Vitamins: Don’t Overdose
In the case of vitamins, don’t be fooled. More is not better — just the opposite is more likely to happen. Overdoing any vitamin or nutrient can easily lead to health risks.
For example, large supplemental doses of vitamin C can cause cramps and diarrhea and under certain conditions. It may also trigger damage to your DNA. In fact, anything you consume in an amount that far surpasses your body’s needs may create a serious risk.
It is important to balance the amount of vitamins you take and realize they are no substitute for daily, healthy balanced meals.
Natural substances carry risks even in moderate doses. For example, kava, often used as a sleep aid or to reduce anxiety, has been linked to liver toxicity.
St. John’s wort, used for depression, interacts with several medications including birth control pills, and can decrease their effectiveness. Lastly, yohimbe, touted as an aphrodisiac, has been linked to high blood pressure, anxiety, dizziness, nervousness, and sleeplessness.
The Bottom Line
Not all supplements are a waste of money — they should be used as supplements to support a natural healthy diet. For example not all natural diets give you sufficient amounts of omega-3 fatty acids, vitamin D, and probiotics.

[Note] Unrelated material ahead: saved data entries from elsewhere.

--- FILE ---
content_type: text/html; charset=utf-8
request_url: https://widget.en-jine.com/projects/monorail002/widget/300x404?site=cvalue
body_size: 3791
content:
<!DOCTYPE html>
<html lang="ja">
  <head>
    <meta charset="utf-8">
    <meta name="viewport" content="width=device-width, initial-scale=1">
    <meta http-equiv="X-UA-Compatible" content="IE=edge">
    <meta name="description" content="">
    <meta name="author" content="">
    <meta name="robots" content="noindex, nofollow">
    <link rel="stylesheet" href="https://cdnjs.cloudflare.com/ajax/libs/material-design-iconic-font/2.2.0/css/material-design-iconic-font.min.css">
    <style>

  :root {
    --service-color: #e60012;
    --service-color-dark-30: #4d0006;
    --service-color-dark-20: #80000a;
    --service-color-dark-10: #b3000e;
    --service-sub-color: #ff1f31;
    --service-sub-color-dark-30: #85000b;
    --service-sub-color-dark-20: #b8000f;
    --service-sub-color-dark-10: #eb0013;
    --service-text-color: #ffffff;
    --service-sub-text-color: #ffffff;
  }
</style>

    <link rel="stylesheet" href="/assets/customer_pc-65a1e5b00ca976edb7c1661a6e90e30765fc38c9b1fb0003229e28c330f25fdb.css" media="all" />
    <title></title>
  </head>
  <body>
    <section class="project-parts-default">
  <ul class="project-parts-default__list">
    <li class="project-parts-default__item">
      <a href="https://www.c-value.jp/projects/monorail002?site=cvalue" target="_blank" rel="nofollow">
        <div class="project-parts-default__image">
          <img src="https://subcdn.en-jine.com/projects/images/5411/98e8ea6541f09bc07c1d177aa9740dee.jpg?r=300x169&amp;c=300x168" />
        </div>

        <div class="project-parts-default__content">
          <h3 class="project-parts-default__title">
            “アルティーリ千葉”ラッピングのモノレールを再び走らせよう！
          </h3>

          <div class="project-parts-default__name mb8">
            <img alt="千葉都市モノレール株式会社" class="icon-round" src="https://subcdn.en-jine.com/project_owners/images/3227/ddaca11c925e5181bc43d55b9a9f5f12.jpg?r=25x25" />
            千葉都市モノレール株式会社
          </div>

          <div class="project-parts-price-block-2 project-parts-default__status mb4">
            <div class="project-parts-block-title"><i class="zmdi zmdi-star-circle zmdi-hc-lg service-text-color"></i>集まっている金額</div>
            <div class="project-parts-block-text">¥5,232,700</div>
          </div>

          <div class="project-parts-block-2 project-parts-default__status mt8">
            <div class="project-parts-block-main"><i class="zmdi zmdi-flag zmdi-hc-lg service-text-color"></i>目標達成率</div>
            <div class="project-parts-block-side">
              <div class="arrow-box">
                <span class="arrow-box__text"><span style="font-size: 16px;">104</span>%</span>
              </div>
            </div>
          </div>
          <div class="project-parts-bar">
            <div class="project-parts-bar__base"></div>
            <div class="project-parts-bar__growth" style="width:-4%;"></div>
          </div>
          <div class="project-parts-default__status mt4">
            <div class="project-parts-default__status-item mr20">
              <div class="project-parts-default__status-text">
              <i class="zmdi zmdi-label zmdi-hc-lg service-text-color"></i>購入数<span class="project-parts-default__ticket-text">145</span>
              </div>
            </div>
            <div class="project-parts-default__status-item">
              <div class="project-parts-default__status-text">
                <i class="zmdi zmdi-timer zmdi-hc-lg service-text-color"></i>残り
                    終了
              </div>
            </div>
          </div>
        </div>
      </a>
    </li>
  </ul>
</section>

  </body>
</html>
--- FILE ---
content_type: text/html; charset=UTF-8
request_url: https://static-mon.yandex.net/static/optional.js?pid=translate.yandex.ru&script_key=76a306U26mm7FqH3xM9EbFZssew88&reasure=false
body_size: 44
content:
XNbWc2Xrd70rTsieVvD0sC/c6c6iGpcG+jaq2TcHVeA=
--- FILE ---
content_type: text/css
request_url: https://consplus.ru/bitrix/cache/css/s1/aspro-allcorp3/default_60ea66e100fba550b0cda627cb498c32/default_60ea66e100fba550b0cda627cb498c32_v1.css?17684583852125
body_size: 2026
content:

In addition, a supplement regime should be highly personalized. There should be clear benefits without unnecessary risks.
Give careful consideration to how much and how often they’re consumed, as well as any potential interactions with existing health conditions. Also consider personal and family medical history, over-the-counter and prescription meds, and other supplements. They can all interact, sometimes in a negative way.
If you are unsure on how to proceed, then of course talk to your doctor or a registered dietitian.